[Dataset entries]
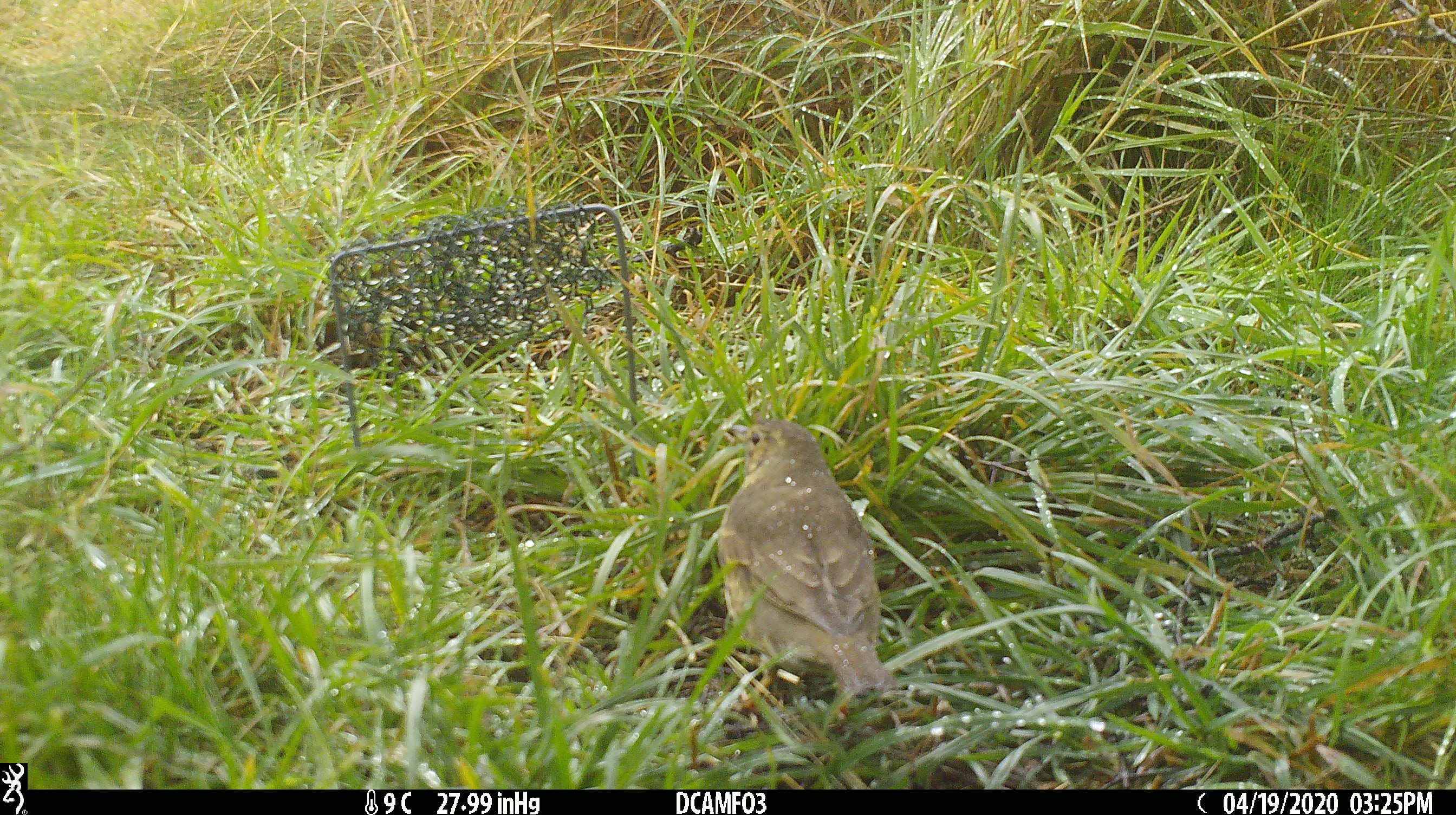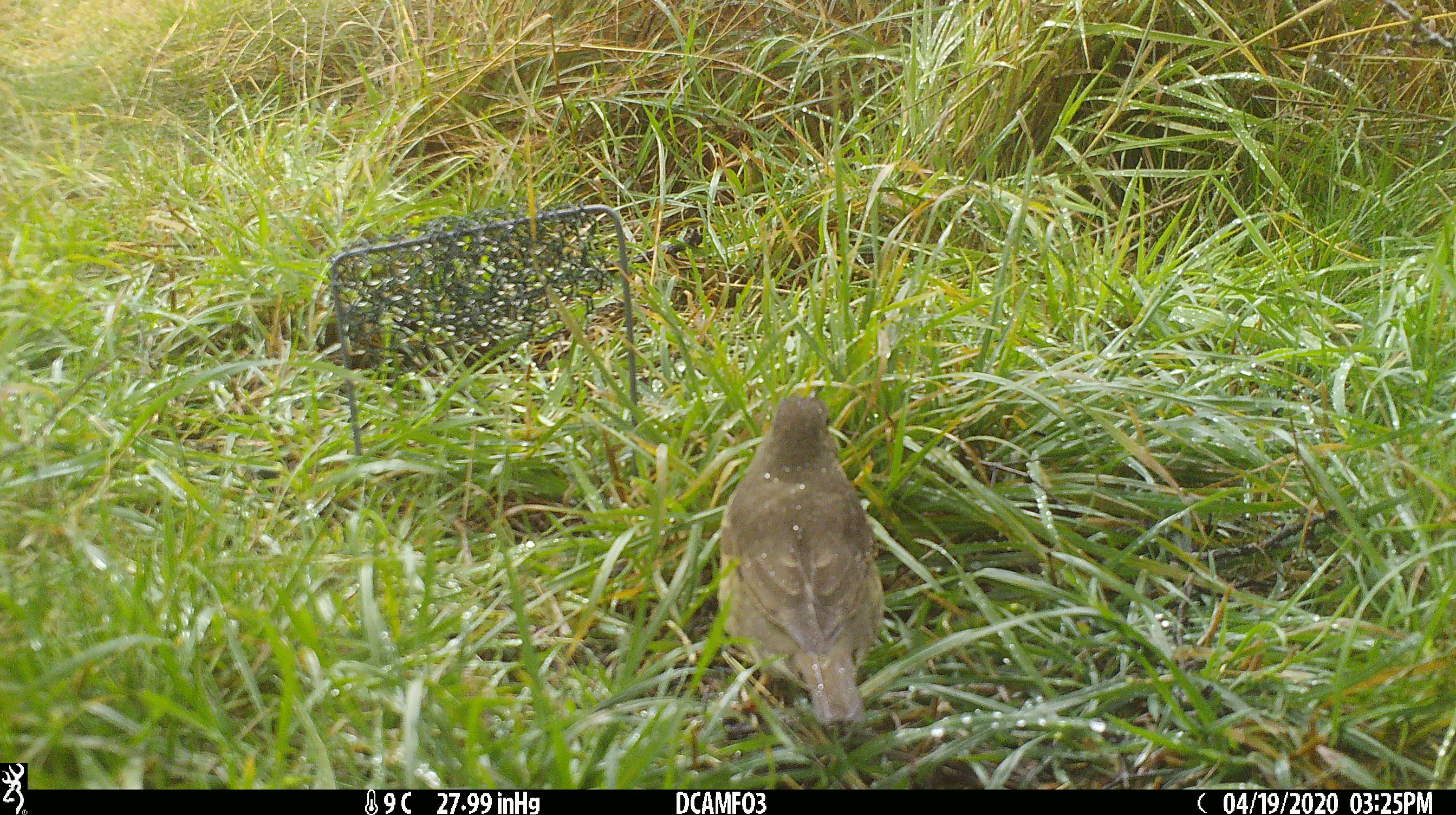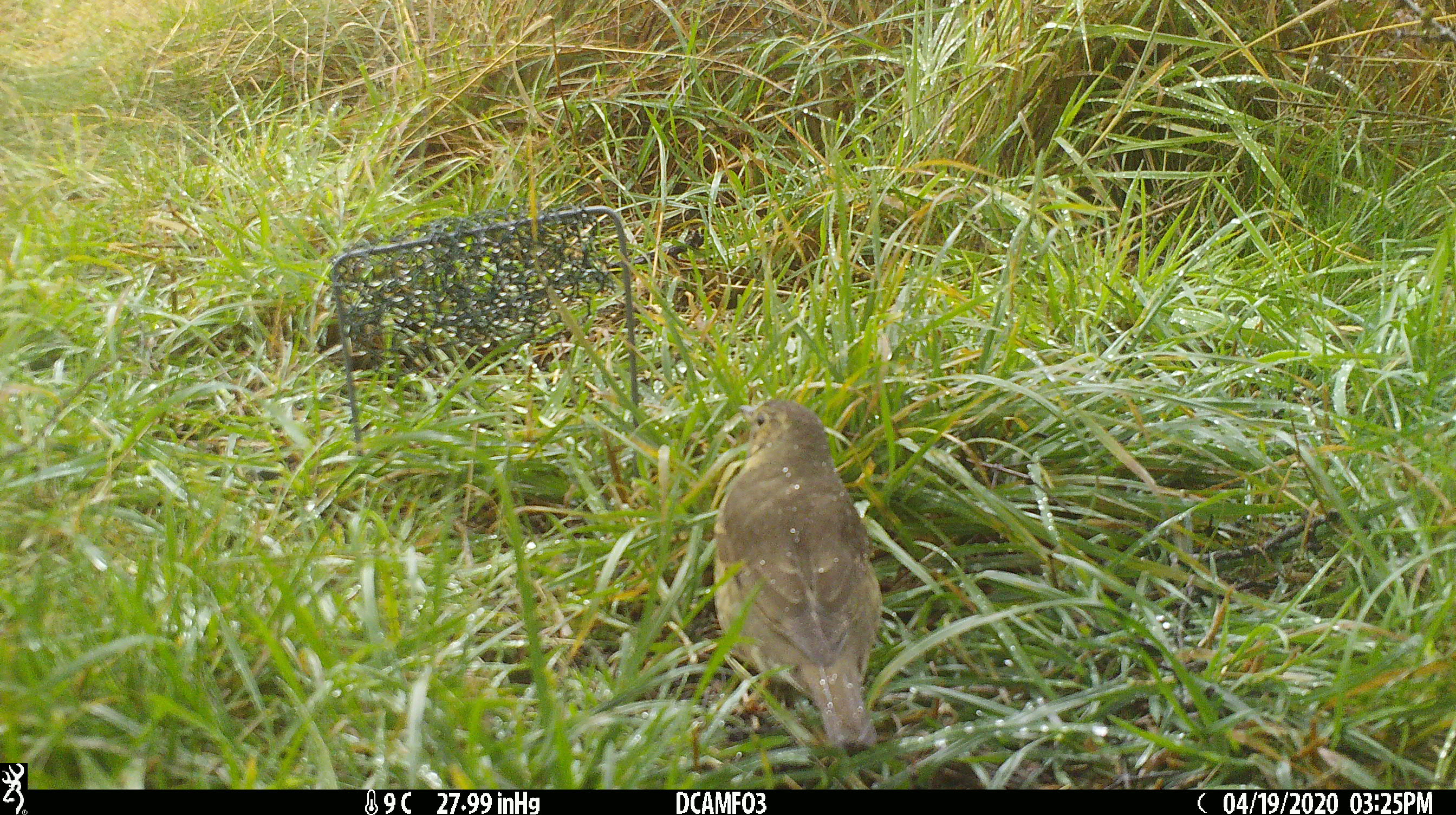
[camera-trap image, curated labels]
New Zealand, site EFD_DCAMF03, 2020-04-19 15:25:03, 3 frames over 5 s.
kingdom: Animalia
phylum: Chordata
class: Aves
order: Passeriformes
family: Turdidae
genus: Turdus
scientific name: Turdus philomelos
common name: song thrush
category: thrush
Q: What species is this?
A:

_WORK INSTRUCTIONS:_
Only the lines from the one containing "phylum: Chordata" to the end of the records should be repeated, exactly as they appear.

_REPLY:_
phylum: Chordata
class: Aves
order: Passeriformes
family: Turdidae
genus: Turdus
scientific name: Turdus philomelos
common name: song thrush
category: thrush
Q: What species is this?
A:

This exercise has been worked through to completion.